KEY DATA: Consumption: +0.1%; Disposable Income: +0.5%: Prices: -0.1%/ Confidence: -2 points

IN A NUTSHELL: “Despite better income growth, worries about the future may be restraining household spending decisions.”

WHAT IT MEANS: The consumer needs to get going if the economy is ever to reach the promised 3% growth rate and right now, that doesn’t seem to be the case. Consumption was up minimally in May as households bought few goods. Both durable and nondurable goods purchases were off. On the positive side, spending on services, which is the largest component of consumption, was up solidly. Hopefully, that will continue. So far this quarter, consumer demand is rising at a roughly 2.6%, so it will take stronger growth in June to get to the magic 3% number. Can that happen? I am not so certain. Income gains were strong in May, but the rise was mostly due to a surge in dividends, which don’t get translated into demand very quickly. Meanwhile, wage and salary increases were modest. And what people make, they seem to be stashing away as the saving rate is rebounding. On the inflation front, prices were largely flat, especially when food and energy were excluded. Over the year, both the headline number and the core, which excludes the volatile components, posted declines. That is something that the Fed will likely watch closely.

Consumer confidence is continuing to moderate. The University of Michigan’s Consumer Sentiment Index fell in June. The level remains solid, but there was a further deterioration in the outlook for the future. That stands in contrast to the view that the economy is getting better. Let’s see now. In Washington, the politicians are saying the economy is terrible but the future is bright. Consumers seem to be saying things are pretty good and getting better, but they are not so sure that trend will continue in the future. Does anyone in Washington have a clue to what is going on?

MARKETS AND FED POLICY IMPLICATIONS: Today’s reports don’t point to any major acceleration in growth in the second half of the year. Wage and salary gains are mediocre and without a better increase in worker salaries, consumption can grow only so quickly. We will get a better picture of household spending on Monday when June vehicle sales are released. Unless there is a bigger than expected pop in demand, it will be hard for GDP growth to have been robust this quarter. We could get a 3% number, but that might be due to a rebound in inventories. Sales, though, look like they were soft.
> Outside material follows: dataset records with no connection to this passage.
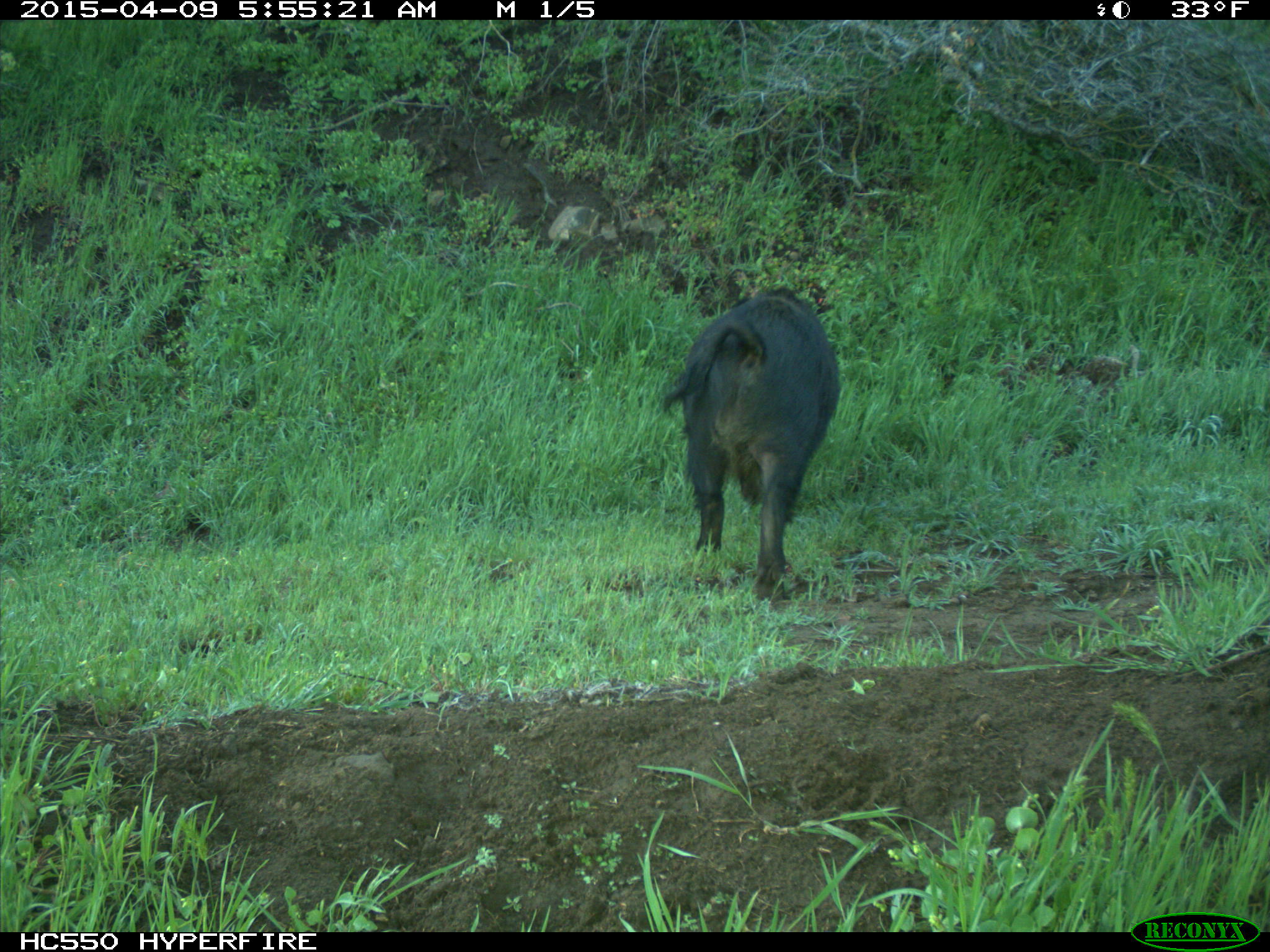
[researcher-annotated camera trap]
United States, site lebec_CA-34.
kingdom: Animalia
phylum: Chordata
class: Mammalia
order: Artiodactyla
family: Suidae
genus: Sus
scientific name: Sus scrofa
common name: wild boar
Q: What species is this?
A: Sus scrofa (wild boar).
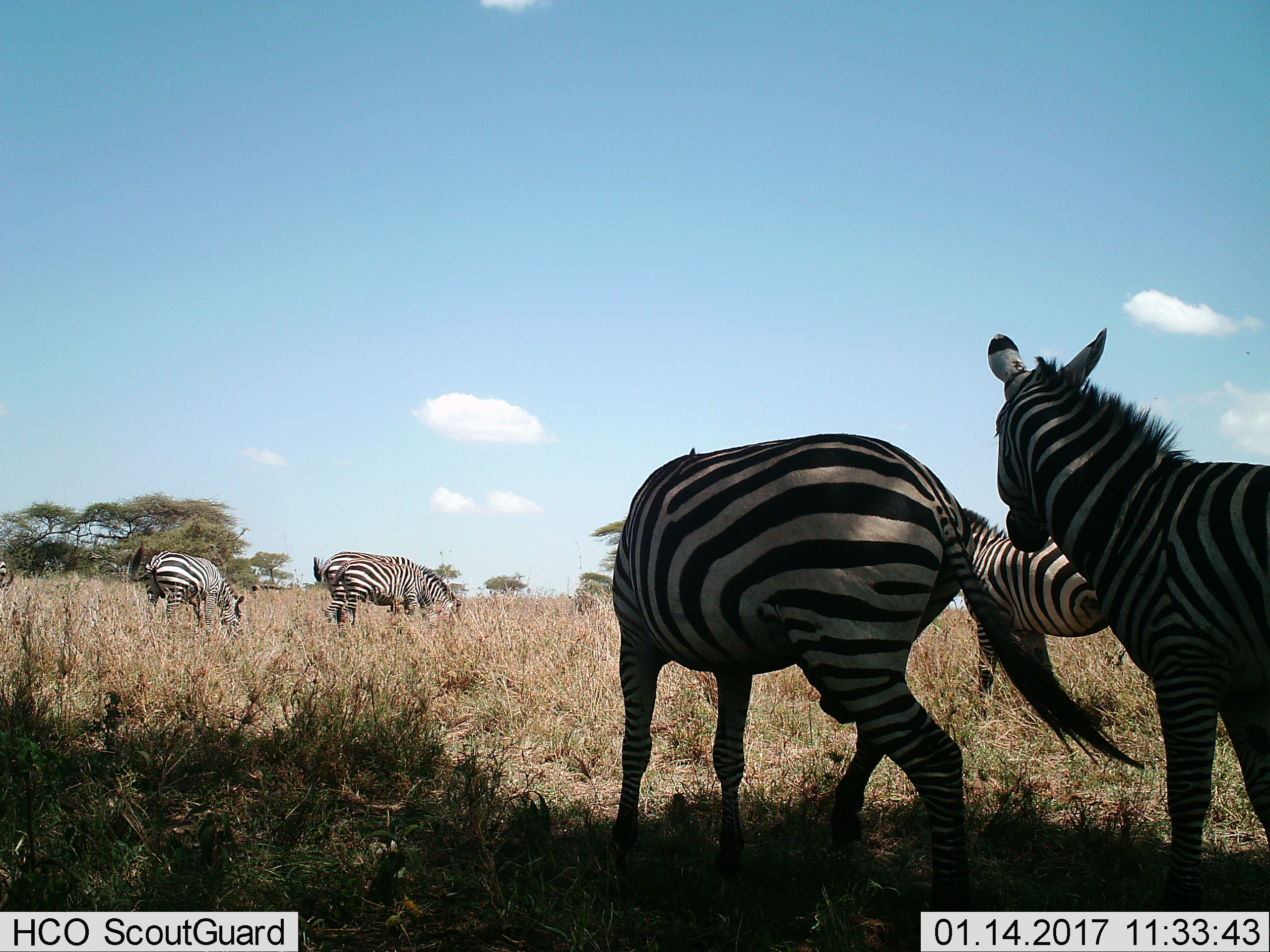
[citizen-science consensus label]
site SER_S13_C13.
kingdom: Animalia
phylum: Chordata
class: Mammalia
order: Perissodactyla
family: Equidae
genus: Equus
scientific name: Equus quagga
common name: plains zebra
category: zebraplains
Zebraplains (plains zebra) (Equus quagga), count 6. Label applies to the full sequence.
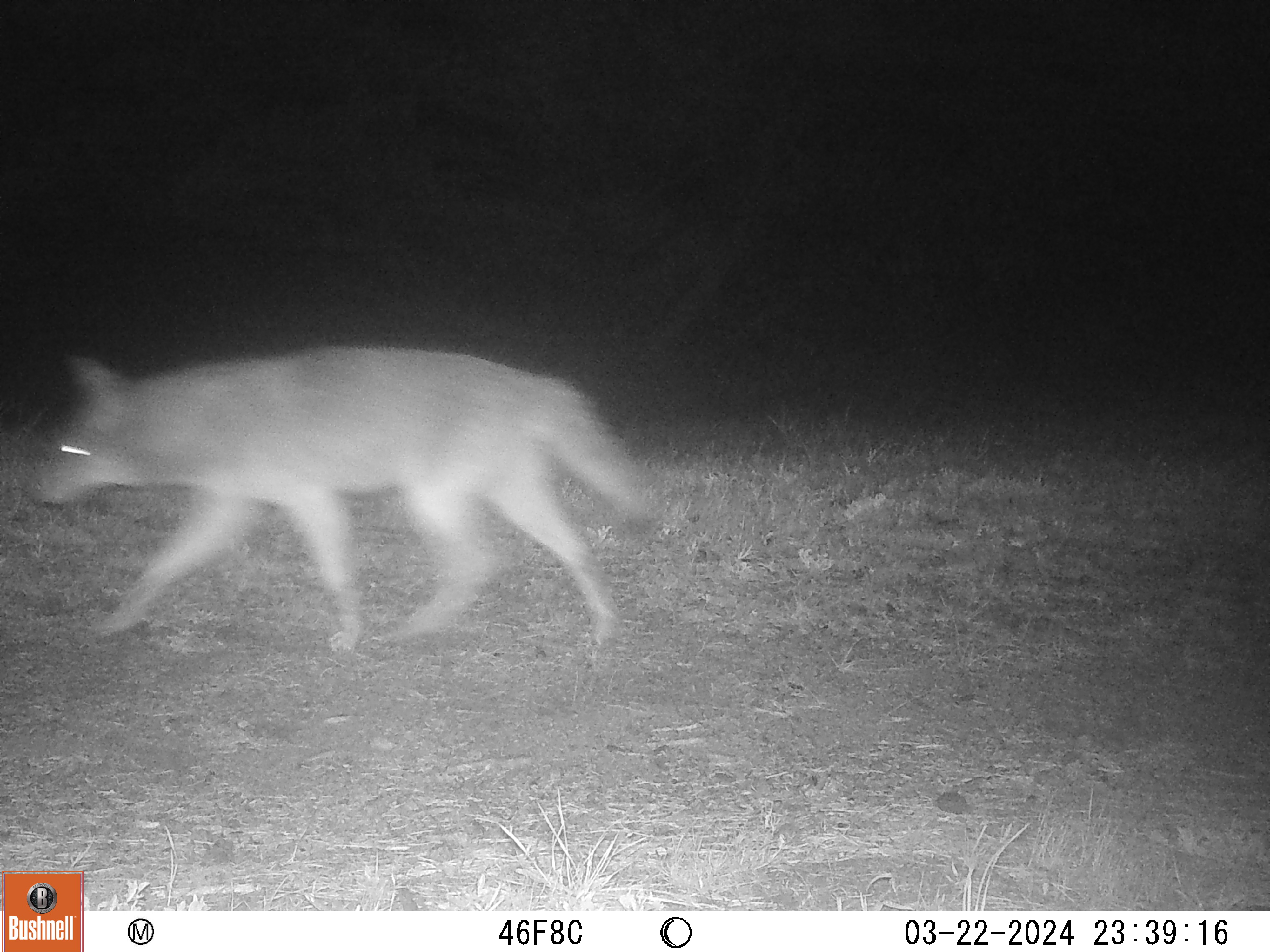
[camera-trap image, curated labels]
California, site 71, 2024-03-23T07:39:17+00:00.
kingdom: Animalia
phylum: Chordata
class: Mammalia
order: Carnivora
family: Canidae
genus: Canis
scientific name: Canis latrans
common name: coyote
We have a month before we know that number, which comes out after the next FOMC meeting. So the Fed looks to be on hold at least until September. As for investors, all eyes remain on Congress. Can the gang that cannot think straight get anything done this year when it comes to tax reform and infrastructure spending? I just don’t know.

For all those who are heading out today for a nice, long July 4th weekend, have a wonderful time.